===== TEXTO DE LECTURA =====

Después de cuatro azarosos años de espera, reuniones, promesas, pases de papacaliente entre el Instituto de Cultura, el Municipio y la Universidad Carlos Albizu, píldoras doradas y música de violines, protestas, ruido de máquinas, contubernios de esquina, drogadictos desnudando sus carnes y deambulantes improvisando viviendas, aguas empozadas, cantos de sirena y gatos felices volteando la finca, quedó concluido el conjunto este pasado mes de marzo de 2011. Inaugurada con la pompa de la cotidianidad y antes del fasto oficialista, el elegante protagónico abanico escalonado hecho en concreto ha quedado flanqueado por una elaborada barandilla de bronce. La también aconcretada plaza tiene bancos de similar material, quince faroles de hierro color negro, cuatro contenedores de basura y trece jóvenes árboles no endémicos que no pudieron resistir ni el furor del concreto ni las pasiones del sol.

Esto último frustró a la administración municipal de tal forma que de inmediato ordenó la sustitución de las endebles criaturas. Pero, como una venganza o un karma, se repitió la historia. La verdad es que el drama ha quedado incomprendido: yacían por luengas décadas, dueños y señores del lar, frondosos árboles cuyas copas aireaban y colmaban de sombra la distendida avenida reconvertida en escalera y plaza. Alguna mañana o tarde de algún día los cortaron, los desraizaron y las reinitas tranquilamente anidadas enloquecieron. La ciudad gata volvió a ser feliz.

La realidad es que la vieja escalinata ha quedado a años luz de ser restaurada. Más bien (re)vistieron con cemento, buscando igualar o digamos (re)crear la imagen que aparece en las antiguas fotografías del hermoso abanico de huellas y contrahuellas que se abre en flor, en gradación de menor a mayor desde el plano superior en la calle de La Luna, a un amplio espacio que, según los documentos, es la Plaza de San Francisco. Y que quede claro: del santo y de nadie más.

Será nuestro revitalizado deber ciudadano, sin embargo, esperar pacientemente el rebautizo de la misma. Así como ocurrirá con el antiguo casco, al que llamaremos Uócabol Citi (Walkable City) -para que el corderito se vaya de paseo con sus blasones, noblezas y lealtades; y con la recién remozada plazoleta de San Juan Bautista frente al Capitolio ante la propuesta de una novel denominación: Paseo de Carlos Romero Barceló. Sí. Porque Francisco y Juan, junto a Chiqui, Jaime, doña Lidia de los gatos, Waleska y su perra Beba, Bob el gringo descalzo, Jorge el matapalomas, y Norberto El Bizco, integran una “comunidad vibrante y heterogénea” (al decir del nuevo lenguaje discursivo de Fortuño, Santini y Pierluisi) de la que participan los vivientes íconos del flamante santoral de la polis puertorriqueña.

=====

■ **TAREAS POR HACER**
a) Responde según el texto sobre la escalinata:
(i) ¿En qué mes y año quedó concluido el conjunto?
(ii) ¿Desde qué calle se abre en flor el abanico de la escalinata?
(iii) ¿Qué nueva denominación se propone para la plazoleta de San Juan Bautista frente al Capitolio?
b) Traduce al inglés esta oración del texto sobre la escalinata: "Pero, como una venganza o un karma, se repitió la historia."
c) Repite del texto sobre la escalinata el fragmento que empieza en "Esto último frustró" y termina en "a ser feliz.".
Los registros no guardan ninguna relación con el texto sobre la escalinata.

===== REGISTROS PROPORCIONADOS =====

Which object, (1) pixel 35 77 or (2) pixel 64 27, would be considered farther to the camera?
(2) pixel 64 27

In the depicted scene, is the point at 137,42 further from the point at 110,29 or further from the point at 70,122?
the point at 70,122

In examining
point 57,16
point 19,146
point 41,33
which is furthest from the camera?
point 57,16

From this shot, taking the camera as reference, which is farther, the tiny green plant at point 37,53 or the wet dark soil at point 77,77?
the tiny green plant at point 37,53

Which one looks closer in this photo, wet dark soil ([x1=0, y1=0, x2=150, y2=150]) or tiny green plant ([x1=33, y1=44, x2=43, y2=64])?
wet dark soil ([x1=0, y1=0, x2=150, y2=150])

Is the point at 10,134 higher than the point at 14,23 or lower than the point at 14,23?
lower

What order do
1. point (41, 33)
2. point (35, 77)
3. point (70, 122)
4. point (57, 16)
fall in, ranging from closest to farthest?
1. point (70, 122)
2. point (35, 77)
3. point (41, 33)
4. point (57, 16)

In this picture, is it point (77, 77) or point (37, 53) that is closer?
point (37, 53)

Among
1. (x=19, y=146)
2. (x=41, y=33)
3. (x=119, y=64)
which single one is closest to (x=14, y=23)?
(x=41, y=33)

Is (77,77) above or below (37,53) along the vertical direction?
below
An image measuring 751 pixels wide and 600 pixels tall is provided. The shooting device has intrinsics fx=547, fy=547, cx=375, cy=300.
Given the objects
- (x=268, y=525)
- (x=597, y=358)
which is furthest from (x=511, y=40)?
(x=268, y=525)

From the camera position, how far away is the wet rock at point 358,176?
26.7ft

=====
===== REGISTROS PROPORCIONADOS =====

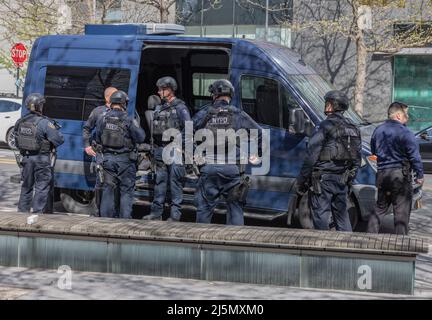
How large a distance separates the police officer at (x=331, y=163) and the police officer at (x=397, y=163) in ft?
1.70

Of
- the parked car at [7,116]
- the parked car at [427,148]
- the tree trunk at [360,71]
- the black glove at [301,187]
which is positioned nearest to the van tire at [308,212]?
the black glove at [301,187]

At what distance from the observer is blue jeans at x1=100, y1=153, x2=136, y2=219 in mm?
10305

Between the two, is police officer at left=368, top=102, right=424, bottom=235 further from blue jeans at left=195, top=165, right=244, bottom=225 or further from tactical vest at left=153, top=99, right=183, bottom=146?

=====
===== REGISTROS PROPORCIONADOS =====

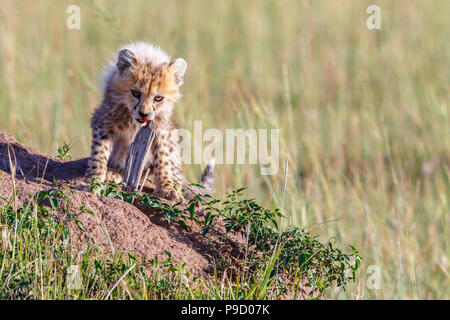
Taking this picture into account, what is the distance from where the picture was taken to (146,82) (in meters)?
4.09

=====

■ **SOLUCIONES DEL EJERCICIO**
a)
(i) En marzo de 2011.
(ii) Desde la calle de La Luna.
(iii) Paseo de Carlos Romero Barceló.

b) But, like revenge or karma, history repeated itself.

c)
Esto último frustró a la administración municipal de tal forma que de inmediato ordenó la sustitución de las endebles criaturas. Pero, como una venganza o un karma, se repitió la historia. La verdad es que el drama ha quedado incomprendido: yacían por luengas décadas, dueños y señores del lar, frondosos árboles cuyas copas aireaban y colmaban de sombra la distendida avenida reconvertida en escalera y plaza. Alguna mañana o tarde de algún día los cortaron, los desraizaron y las reinitas tranquilamente anidadas enloquecieron. La ciudad gata volvió a ser feliz.